**REQUIRED WORK:** Could you switch "water splash" to "spray of water" throughout the data below, keep everything else the same, and leave the pictures out?

**STORED ROWS:**
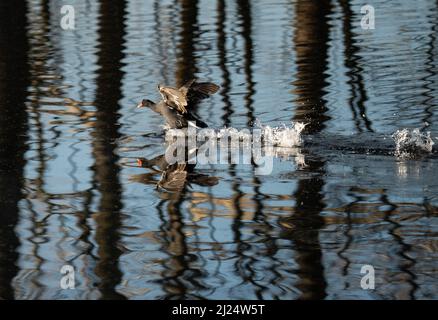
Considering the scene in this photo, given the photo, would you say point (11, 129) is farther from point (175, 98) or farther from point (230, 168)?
point (230, 168)

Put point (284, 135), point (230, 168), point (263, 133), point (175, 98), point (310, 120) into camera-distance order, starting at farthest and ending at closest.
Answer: point (175, 98), point (310, 120), point (263, 133), point (284, 135), point (230, 168)

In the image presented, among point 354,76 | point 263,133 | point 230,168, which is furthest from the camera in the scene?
point 354,76

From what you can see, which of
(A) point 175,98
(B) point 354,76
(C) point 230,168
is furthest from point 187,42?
(C) point 230,168

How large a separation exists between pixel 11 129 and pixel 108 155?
5.63 feet

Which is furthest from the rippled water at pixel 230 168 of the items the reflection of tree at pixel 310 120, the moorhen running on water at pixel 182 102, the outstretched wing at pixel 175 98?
the outstretched wing at pixel 175 98

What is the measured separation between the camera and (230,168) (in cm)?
1021

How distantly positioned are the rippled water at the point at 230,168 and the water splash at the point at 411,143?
3 centimetres

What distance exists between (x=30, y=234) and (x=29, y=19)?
1301 centimetres

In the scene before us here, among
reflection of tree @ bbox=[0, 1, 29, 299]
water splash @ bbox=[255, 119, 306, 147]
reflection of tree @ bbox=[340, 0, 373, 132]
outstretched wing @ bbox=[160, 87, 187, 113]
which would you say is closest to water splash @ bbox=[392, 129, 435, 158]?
reflection of tree @ bbox=[340, 0, 373, 132]

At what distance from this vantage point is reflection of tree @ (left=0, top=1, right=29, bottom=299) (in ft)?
26.0

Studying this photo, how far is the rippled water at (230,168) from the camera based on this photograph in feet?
24.2

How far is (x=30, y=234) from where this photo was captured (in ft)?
27.3

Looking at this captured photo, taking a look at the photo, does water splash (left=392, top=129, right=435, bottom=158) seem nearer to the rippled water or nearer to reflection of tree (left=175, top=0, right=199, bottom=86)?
the rippled water
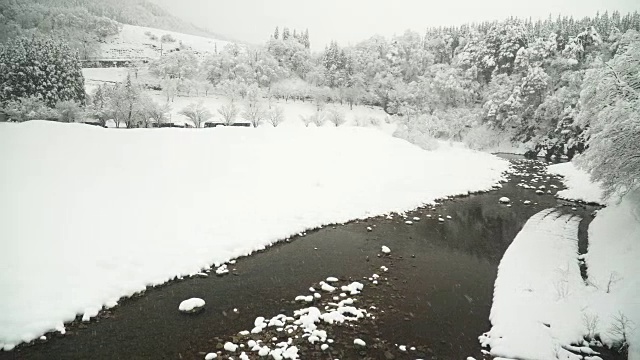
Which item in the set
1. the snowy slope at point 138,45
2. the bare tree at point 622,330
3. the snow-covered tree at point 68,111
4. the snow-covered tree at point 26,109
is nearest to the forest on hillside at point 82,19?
the snowy slope at point 138,45

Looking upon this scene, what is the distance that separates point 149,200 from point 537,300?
545 inches

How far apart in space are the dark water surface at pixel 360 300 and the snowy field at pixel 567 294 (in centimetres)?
58

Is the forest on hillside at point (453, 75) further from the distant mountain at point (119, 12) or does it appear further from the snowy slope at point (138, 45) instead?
the distant mountain at point (119, 12)

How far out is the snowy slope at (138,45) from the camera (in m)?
81.6

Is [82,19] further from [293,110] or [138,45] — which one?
[293,110]

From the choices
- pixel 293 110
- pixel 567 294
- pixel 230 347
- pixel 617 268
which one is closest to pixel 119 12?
pixel 293 110

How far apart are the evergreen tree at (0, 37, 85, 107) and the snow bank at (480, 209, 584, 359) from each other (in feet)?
115

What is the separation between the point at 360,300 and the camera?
8.78 m

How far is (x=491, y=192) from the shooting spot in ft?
72.7

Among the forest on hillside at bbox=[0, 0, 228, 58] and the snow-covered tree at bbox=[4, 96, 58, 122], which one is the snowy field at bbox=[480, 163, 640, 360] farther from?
the forest on hillside at bbox=[0, 0, 228, 58]

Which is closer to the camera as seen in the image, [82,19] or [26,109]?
[26,109]

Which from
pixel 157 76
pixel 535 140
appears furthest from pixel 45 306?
pixel 157 76

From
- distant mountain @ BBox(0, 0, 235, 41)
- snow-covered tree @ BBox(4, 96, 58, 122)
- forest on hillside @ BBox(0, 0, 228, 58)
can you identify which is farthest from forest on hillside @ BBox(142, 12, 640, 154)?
distant mountain @ BBox(0, 0, 235, 41)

**ANSWER:**
Considering the scene in this photo, given the photo, would you say point (11, 129) is farther from point (175, 98) or farther from point (230, 168)?
point (230, 168)

Put point (284, 135), point (230, 168), point (263, 133), point (175, 98), point (310, 120) into camera-distance order, starting at farthest and ending at closest.
Answer: point (175, 98), point (310, 120), point (263, 133), point (284, 135), point (230, 168)

In the image presented, among point 354,76 | point 263,133 | point 230,168, which is furthest from the camera in the scene?
point 354,76

From what you can see, which of
(A) point 175,98
(B) point 354,76
(C) point 230,168
is furthest from point 187,42?
(C) point 230,168

How large a separation exists between pixel 11 129 and pixel 108 155?
5.63 feet

Which is furthest from the rippled water at pixel 230 168 of the items the reflection of tree at pixel 310 120, the moorhen running on water at pixel 182 102, the outstretched wing at pixel 175 98?
the outstretched wing at pixel 175 98

What is the measured separation between the camera and (230,168) (in cm)?
1021

How distantly positioned are the rippled water at the point at 230,168 and the spray of water at the point at 411,143?
3 centimetres

What distance exists between (x=30, y=234) and (x=29, y=19)?
1301 centimetres

In the scene before us here, among
reflection of tree @ bbox=[0, 1, 29, 299]
spray of water @ bbox=[255, 119, 306, 147]
reflection of tree @ bbox=[340, 0, 373, 132]
outstretched wing @ bbox=[160, 87, 187, 113]
which would you say is closest to spray of water @ bbox=[392, 129, 435, 158]?
reflection of tree @ bbox=[340, 0, 373, 132]

At what distance from this vantage point is reflection of tree @ (left=0, top=1, right=29, bottom=299) (in ft)?
26.0

Studying this photo, how far is the rippled water at (230,168) from the camera based on this photograph in feet?
24.2

How far is (x=30, y=234) from where this photo was captured (in ft)?
27.3

Looking at this captured photo, taking a look at the photo, does spray of water (left=392, top=129, right=435, bottom=158) seem nearer to the rippled water or nearer to reflection of tree (left=175, top=0, right=199, bottom=86)?
the rippled water
Which item in the set
1. the snowy slope at point 138,45
2. the bare tree at point 622,330
3. the snow-covered tree at point 68,111
4. the snow-covered tree at point 26,109
is nearest to the forest on hillside at point 82,19?
the snowy slope at point 138,45

Looking upon this scene, what is the distance that separates point 149,200 from point 537,300?
545 inches

How far apart in space are the dark water surface at pixel 360 300 and the snowy field at pixel 567 294 (in centimetres)?
58

Is the forest on hillside at point (453, 75) further from the distant mountain at point (119, 12) or does it appear further from the snowy slope at point (138, 45) instead?
the distant mountain at point (119, 12)

How far out is the snowy slope at (138,45) from the camera (in m)?
81.6

Is [82,19] further from [293,110] or [138,45] — which one?
[293,110]

From the choices
- pixel 293 110
- pixel 567 294
- pixel 230 347
- pixel 617 268
which one is closest to pixel 119 12?
pixel 293 110

How far apart are the evergreen tree at (0, 37, 85, 107) and the snow bank at (480, 209, 584, 359) from each other (in feet)?
115

What is the separation between the point at 360,300 and the camera?
8.78 m

How far is (x=491, y=192) from the shooting spot in ft?
72.7

Among the forest on hillside at bbox=[0, 0, 228, 58] and the snow-covered tree at bbox=[4, 96, 58, 122], which one is the snowy field at bbox=[480, 163, 640, 360] farther from?
the forest on hillside at bbox=[0, 0, 228, 58]

Which is closer to the camera as seen in the image, [82,19] or [26,109]?
[26,109]

Which from
pixel 157 76
pixel 535 140
appears furthest from pixel 45 306?
pixel 157 76

From
- distant mountain @ BBox(0, 0, 235, 41)
- snow-covered tree @ BBox(4, 96, 58, 122)
- forest on hillside @ BBox(0, 0, 228, 58)
can you identify which is farthest from forest on hillside @ BBox(142, 12, 640, 154)?
distant mountain @ BBox(0, 0, 235, 41)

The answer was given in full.